* Begin Data provided *

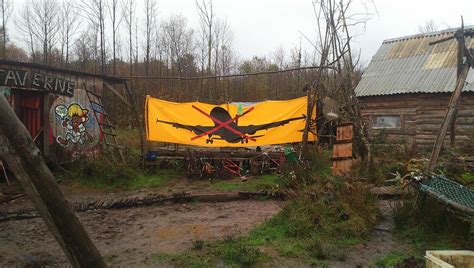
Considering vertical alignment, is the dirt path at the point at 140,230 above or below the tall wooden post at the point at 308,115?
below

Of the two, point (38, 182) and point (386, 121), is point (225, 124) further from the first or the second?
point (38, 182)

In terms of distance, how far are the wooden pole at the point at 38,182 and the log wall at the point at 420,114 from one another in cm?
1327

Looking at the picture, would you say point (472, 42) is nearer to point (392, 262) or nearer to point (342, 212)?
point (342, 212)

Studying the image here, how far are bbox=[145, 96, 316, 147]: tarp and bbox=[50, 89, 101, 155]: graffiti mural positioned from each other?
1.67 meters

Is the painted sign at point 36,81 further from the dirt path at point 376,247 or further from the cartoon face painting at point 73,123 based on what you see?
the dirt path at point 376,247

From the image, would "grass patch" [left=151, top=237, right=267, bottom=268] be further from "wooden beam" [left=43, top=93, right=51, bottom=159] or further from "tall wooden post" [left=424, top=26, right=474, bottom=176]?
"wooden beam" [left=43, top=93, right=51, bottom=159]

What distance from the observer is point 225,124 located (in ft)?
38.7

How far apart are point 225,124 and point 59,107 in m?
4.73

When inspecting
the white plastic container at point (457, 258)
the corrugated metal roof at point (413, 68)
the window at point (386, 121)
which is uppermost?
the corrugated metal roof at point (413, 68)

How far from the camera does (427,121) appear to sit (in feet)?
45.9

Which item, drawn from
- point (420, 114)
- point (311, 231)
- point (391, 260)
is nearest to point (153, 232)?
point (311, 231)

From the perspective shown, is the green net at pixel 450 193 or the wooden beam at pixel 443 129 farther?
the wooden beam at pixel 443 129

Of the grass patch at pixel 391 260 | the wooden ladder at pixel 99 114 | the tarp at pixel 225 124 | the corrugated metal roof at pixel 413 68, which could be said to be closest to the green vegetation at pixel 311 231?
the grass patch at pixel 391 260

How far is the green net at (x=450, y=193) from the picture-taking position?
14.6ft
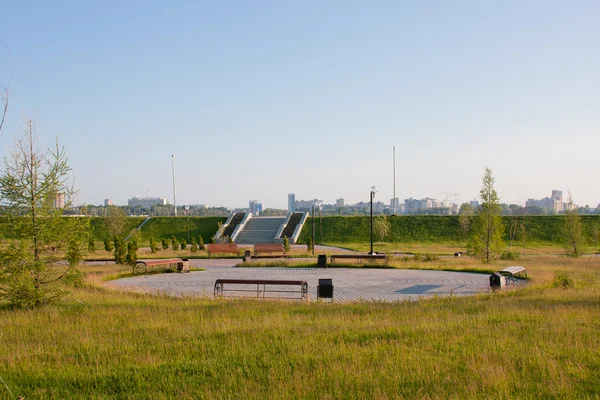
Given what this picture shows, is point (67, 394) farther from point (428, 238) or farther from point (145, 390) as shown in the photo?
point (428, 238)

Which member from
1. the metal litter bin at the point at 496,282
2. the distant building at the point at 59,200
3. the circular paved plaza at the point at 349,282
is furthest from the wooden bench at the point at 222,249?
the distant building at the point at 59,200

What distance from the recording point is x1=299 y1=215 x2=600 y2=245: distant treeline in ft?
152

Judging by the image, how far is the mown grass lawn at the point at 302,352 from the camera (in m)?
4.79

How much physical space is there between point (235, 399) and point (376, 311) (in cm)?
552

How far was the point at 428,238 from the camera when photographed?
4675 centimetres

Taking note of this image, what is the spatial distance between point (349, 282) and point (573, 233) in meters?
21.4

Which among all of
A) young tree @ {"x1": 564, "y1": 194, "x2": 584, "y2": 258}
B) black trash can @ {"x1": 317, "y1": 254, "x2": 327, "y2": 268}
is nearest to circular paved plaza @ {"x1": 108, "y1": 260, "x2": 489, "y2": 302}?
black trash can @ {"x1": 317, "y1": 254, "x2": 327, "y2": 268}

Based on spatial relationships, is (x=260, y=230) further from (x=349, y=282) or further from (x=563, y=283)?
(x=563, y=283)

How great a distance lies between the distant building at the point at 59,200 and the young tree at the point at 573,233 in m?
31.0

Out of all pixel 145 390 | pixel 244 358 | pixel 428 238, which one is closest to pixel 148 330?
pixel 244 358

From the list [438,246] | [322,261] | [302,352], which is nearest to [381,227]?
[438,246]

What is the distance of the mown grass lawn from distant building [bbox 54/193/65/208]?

* End Data provided *
* Begin Data provided *

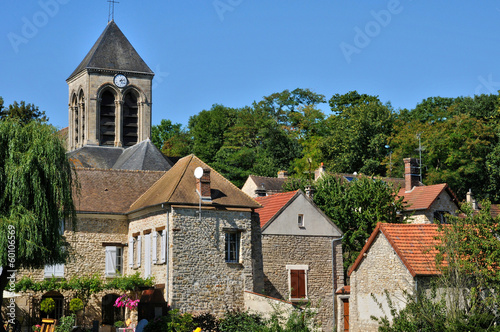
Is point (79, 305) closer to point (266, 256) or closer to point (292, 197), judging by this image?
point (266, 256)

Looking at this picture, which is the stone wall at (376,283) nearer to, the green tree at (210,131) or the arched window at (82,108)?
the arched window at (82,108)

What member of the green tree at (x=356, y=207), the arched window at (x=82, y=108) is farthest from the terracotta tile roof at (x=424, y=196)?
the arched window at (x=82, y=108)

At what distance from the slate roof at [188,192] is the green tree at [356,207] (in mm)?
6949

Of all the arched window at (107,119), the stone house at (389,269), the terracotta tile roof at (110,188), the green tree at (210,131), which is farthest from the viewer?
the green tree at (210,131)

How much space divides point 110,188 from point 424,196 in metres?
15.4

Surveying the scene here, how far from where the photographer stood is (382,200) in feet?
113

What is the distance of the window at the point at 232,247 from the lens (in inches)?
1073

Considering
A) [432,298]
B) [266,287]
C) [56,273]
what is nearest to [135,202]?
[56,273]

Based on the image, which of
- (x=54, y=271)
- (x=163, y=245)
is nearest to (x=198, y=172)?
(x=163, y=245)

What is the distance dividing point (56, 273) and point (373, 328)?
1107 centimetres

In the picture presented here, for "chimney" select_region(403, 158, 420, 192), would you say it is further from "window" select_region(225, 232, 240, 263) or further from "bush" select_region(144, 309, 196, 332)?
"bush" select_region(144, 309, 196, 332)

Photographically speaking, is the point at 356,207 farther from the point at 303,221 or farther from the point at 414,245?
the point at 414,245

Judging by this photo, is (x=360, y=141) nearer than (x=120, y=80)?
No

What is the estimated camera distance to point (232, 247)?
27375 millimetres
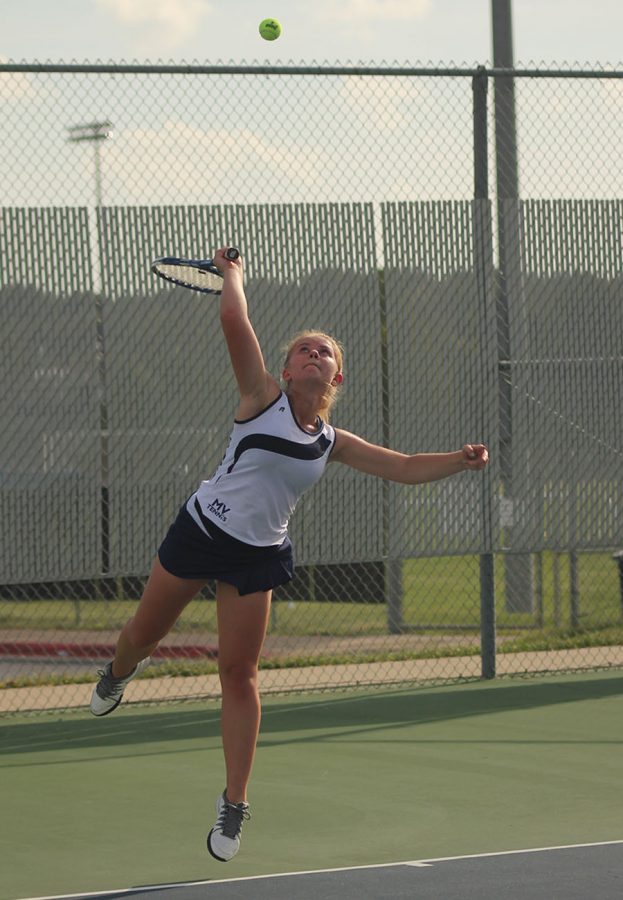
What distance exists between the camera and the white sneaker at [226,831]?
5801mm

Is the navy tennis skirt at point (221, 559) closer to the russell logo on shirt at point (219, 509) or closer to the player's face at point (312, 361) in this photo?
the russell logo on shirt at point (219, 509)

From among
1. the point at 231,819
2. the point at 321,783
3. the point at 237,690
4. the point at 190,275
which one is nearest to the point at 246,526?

* End Data provided *

▶ _Task details_
Return the lines of the records above unchanged, starting with the line that contains "Of all the arched" and going on through the line that contains "27375 millimetres", with both of those lines included.

▶ _Answer below_
Of all the arched window at (107,119), the stone house at (389,269), the terracotta tile roof at (110,188), the green tree at (210,131), which is farthest from the viewer?
the green tree at (210,131)

How much space divides point 110,188 from point 424,196 in metres?
15.4

Surveying the scene here, how far from where the photographer stood is (382,200) in feet?
113

What is the distance of the window at the point at 232,247 from the lens (in inches)?
1073

Considering
A) [432,298]
B) [266,287]
C) [56,273]
what is nearest to [135,202]?
[56,273]

Based on the image, which of
- (x=54, y=271)
- (x=163, y=245)
is nearest to (x=198, y=172)?
(x=163, y=245)

What is the distance dividing point (56, 273) and point (373, 328)?
1107 centimetres

In the picture presented here, for "chimney" select_region(403, 158, 420, 192), would you say it is further from "window" select_region(225, 232, 240, 263) or further from "bush" select_region(144, 309, 196, 332)?
"bush" select_region(144, 309, 196, 332)

Photographically speaking, is the point at 356,207 farther from the point at 303,221 or farther from the point at 414,245?
the point at 414,245

Judging by this photo, is (x=360, y=141) nearer than (x=120, y=80)?
No

What is the estimated camera distance to point (232, 247)?
27375 millimetres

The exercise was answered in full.